Изменить размер шрифта - +

— Так сказал Генка Малов. Это правда?!

Долго пришлось его уговаривать, что это не так. Но ведь дома обстановка была наряженной, и Юлик, хотя мы при нем ни о чем не говорили, это чувствовал. Ночи стали бессонными — я боялась, что муж что-нибудь с собой сделает, и каждый раз, когда он шел в ванную или на кухню, оглядывала его — практически стала его сторожем.

Во время войны я с сыном уехала в эвакуацию в город Энгельс. Юлик, одиннадцатилетний тогда, попытался сбежать на фронт, «бить фрицев», но его сняли с поезда. В Берлин его с собой взял уже в мае 1945 года Семен Александрович — он там был военным корреспондентом…

…Это случилось 29 апреля 1952 года. В институте, где учился Юлиан, устраивали первомайский вечер. Он предупредил меня, что придет домой поздно, чтобы я не волновалась.

Около 12 часов ночи раздался звонок в дверь. Я подумала, что сын вернулся с вечера и, не спрашивая о том, кто за дверью, открыла ее.

На пороге оказался незнакомый человек средних лет, в штатском, с очень неприятным лицом и бегающим взглядом. Не представляясь, он вошел и сказал, что нужно проверить документы всех, кто проживает в квартире, в связи с тем, что наши окна выходят на правительственную трассу. Я вынесла ему в прихожую свой и Юлика паспорта.

Он спросил:

— А где паспорт вашего мужа?

— Муж ночует у своей мамы, — ответила я.

— Давайте адрес.

Он вышел, запретив мне подходить к телефону и входить в комнату сына. Скоро вернулся с каким-то военным, дворничихой и пожилым мужчиной. Велел идти в мою комнату и не выходить. Я слышала, как они стали что-то выносить из комнаты сына. Догадалась, что это могли быть немецкие журналы, привезенные его отцом из Германии в 1945 году. В голове мелькнуло: это криминал!

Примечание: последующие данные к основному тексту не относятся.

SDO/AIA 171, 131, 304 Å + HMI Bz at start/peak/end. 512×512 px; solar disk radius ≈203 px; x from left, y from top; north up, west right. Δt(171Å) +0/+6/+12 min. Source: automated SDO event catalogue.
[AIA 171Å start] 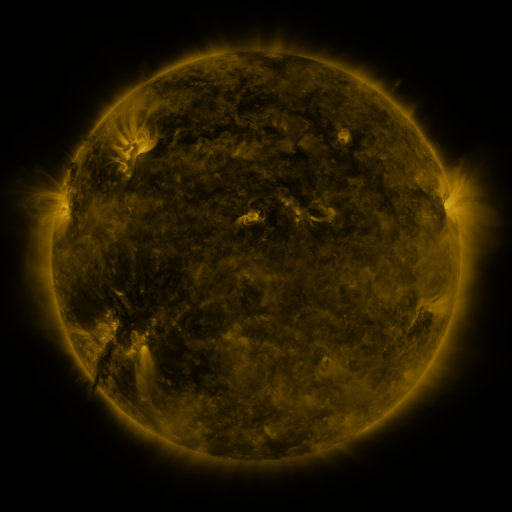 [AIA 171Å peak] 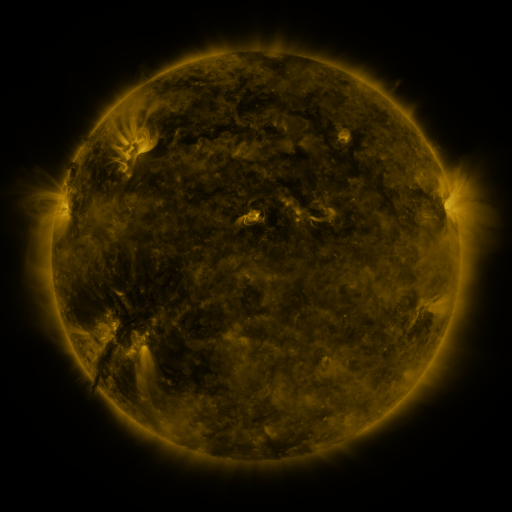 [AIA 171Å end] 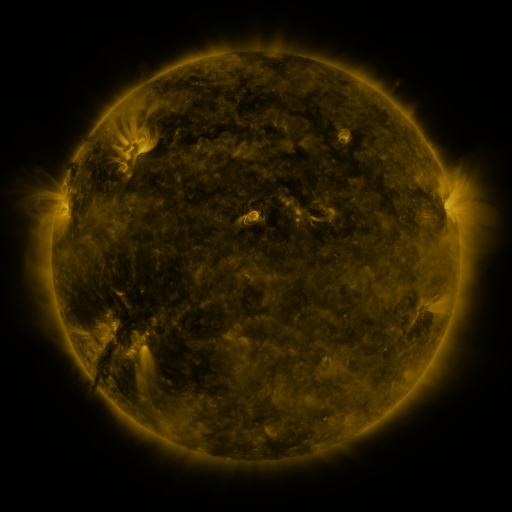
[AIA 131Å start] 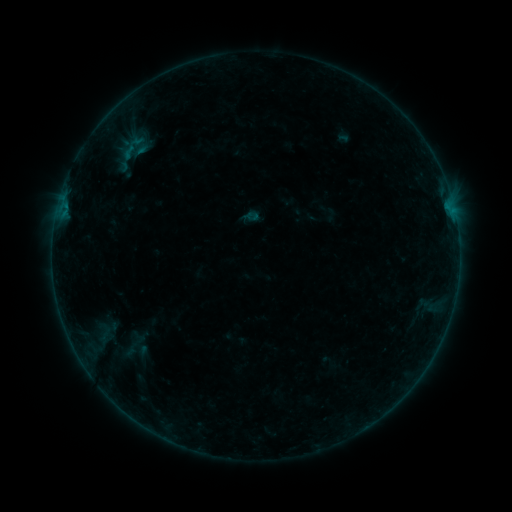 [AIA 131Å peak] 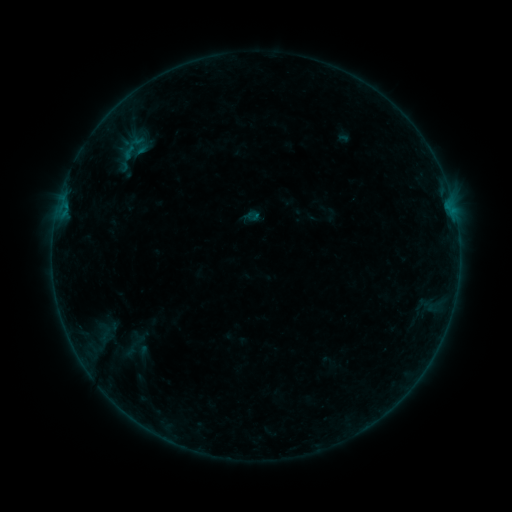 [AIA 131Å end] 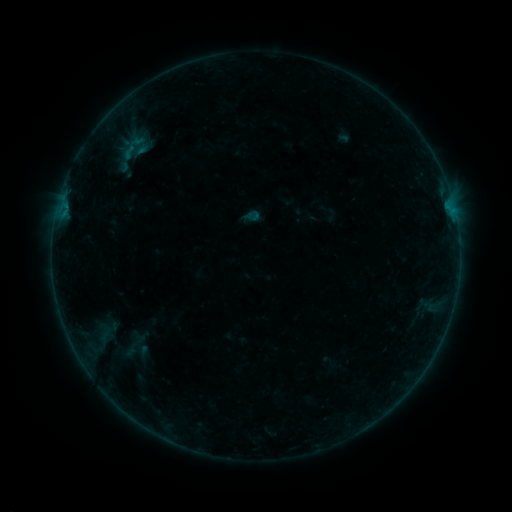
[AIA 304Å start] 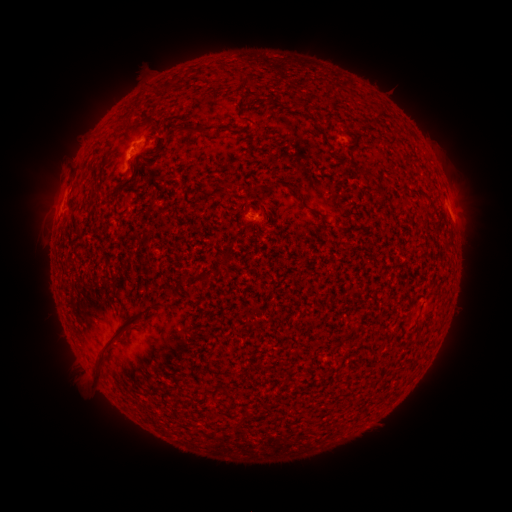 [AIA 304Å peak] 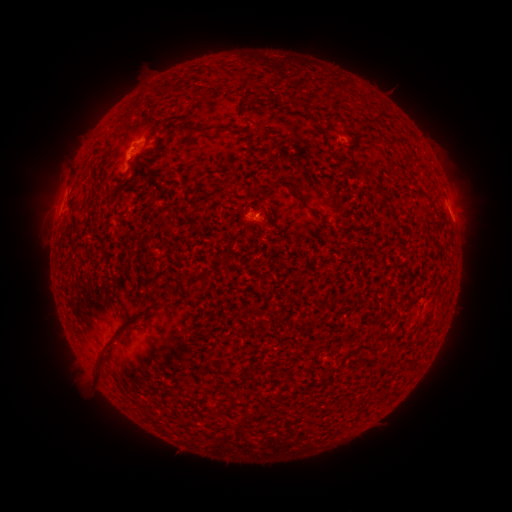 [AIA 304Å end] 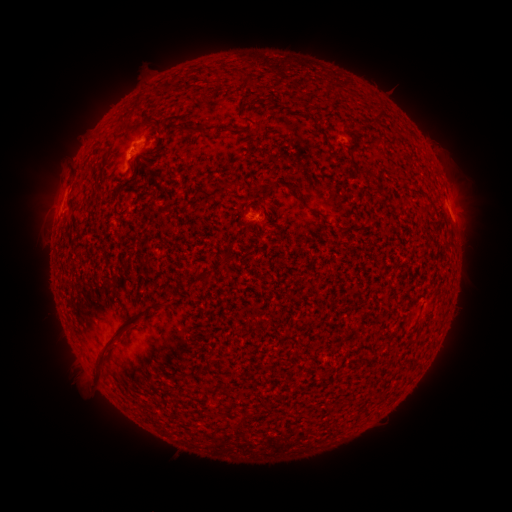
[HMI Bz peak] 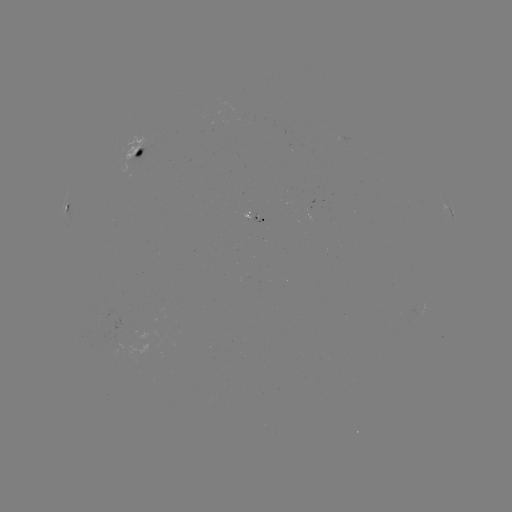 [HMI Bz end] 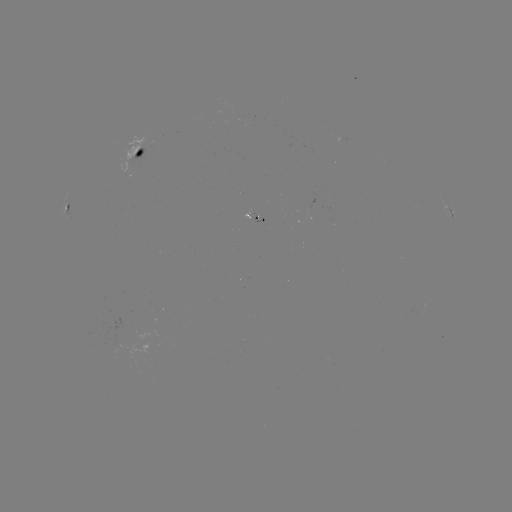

no catalogued flare and no flagged EUV brightening in this window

Около четырех утра в двери раздался звонок. Я поспешила открывать. Пожилой незнакомец шел следом, приказав ничего не объяснять сыну.

Юлик вошел веселым, румяным, улыбающимся. Видно, после вечера в институте провожал домой сокурсницу. Лицо его изменилось, когда он увидел рядом со мной пожилого незнакомца. Не успел опомниться, как военный обыскал его. И… обнаружил стартовый пистолет. Его одолжил сыну заведующий военной кафедрой, чтобы отпугивать по вечерам хулиганов.

Я заплакала и стала утверждать, что это не настоящий пистолет, а стартовый, а Юлик не выдержал и закричал: «Что ты перед этой сволочью унижаешься и плачешь?!» Мужчина в военной форме рявкнул на него: «Сиди и молчи!»

В шесть часов утра вернулся тот, что был в штатском, с бегающими глазами и объявил: «Ваш муж арестован. Сейчас будем производить у вас обыск».

В кабинете Семена Александровича вся стена была уставлена книжными полками. Эту библиотеку с любовью он собирал многие годы.

Они брали книги, трясли их и бросали на пол. Если что-то выпадало из них, скомкав, бросали. Такого варварского отношения к книгам я нигде и никогда не видела.

На столе лежал наш семейный альбом с фотографиями. Они тщательно просмотрели и его. На одной из них увидели фото мужа моей тети в модной красивой шляпе Семена Александровича. Спросили: «Это что за иностранец?» Пришлось назвать фамилию. Потом стали разглядывать фотографию сына, снятую в Гороховецком военном лагере, где все студенты проходили военную подготовку. Юлиан на ней был запечатлен в форме, пилотка набекрень, небритый. «Это что за военнопленный?» — последовал вопрос. Тоже пришлось объяснить.

Обыск продолжался с 6 утра до 2 часов следующего дня. Лазали повсюду. Даже бедные цветы подвергались экзекуции. Горшки протыкали чем-то острым, разрезая тем самым корни растений.

На полу среди книг, разбросанных документов и фотографий лежал один листок. На нем был написан приказ по Наркомтяжпрому о награждении Семена Ляндреса автомобилем, подписанный Серго Орджоникидзе.